***** Data section

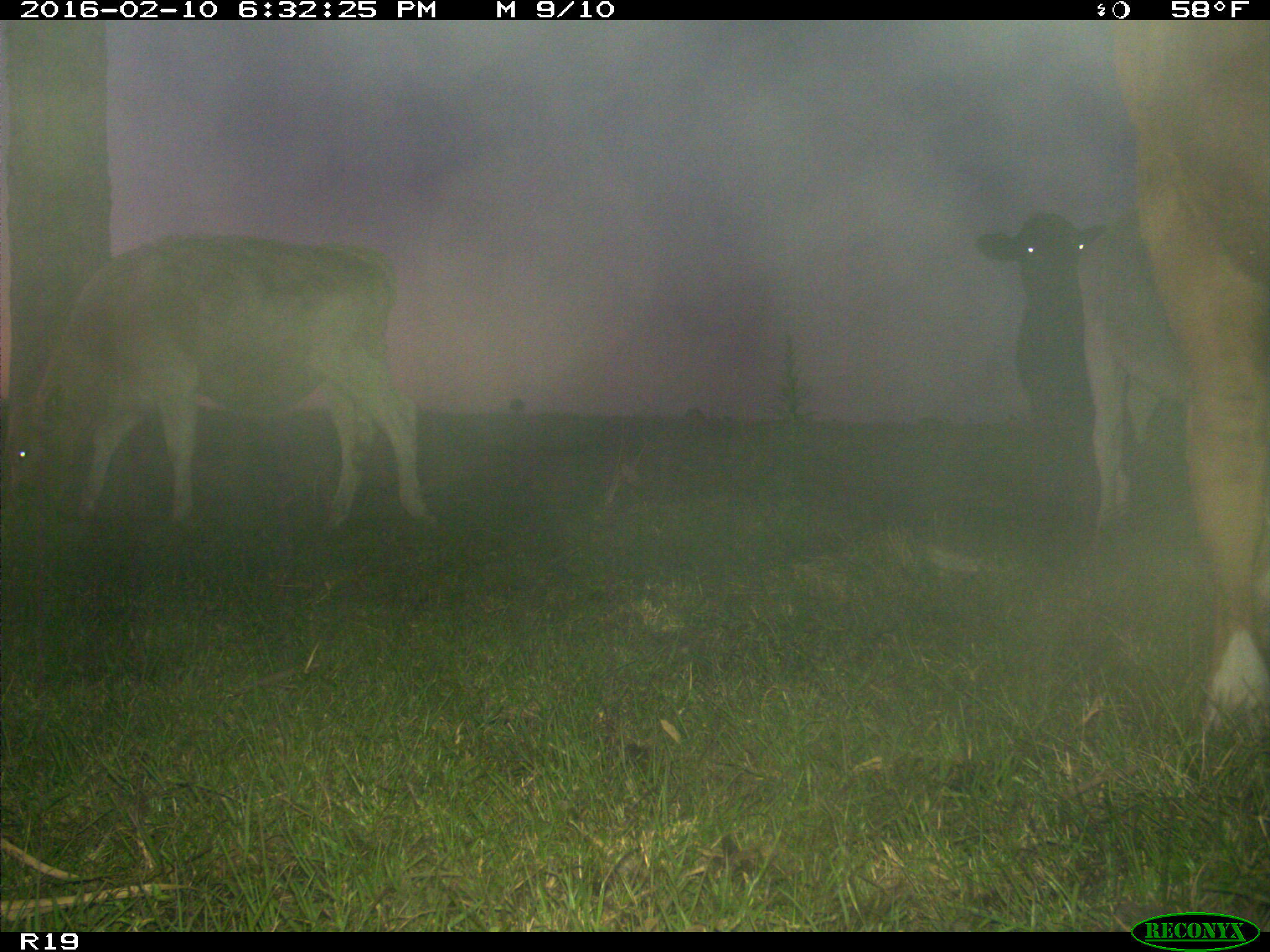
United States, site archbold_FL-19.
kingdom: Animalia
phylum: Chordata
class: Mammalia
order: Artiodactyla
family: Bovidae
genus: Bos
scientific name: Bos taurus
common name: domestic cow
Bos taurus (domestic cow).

**********

What you will do: Begin with the line that contains "class: Mammalia" and end with the last line of the data. Repeat those two lines and all between them exactly.

Task answer:
class: Mammalia
order: Artiodactyla
family: Bovidae
genus: Bos
scientific name: Bos taurus
common name: domestic cow
Bos taurus (domestic cow).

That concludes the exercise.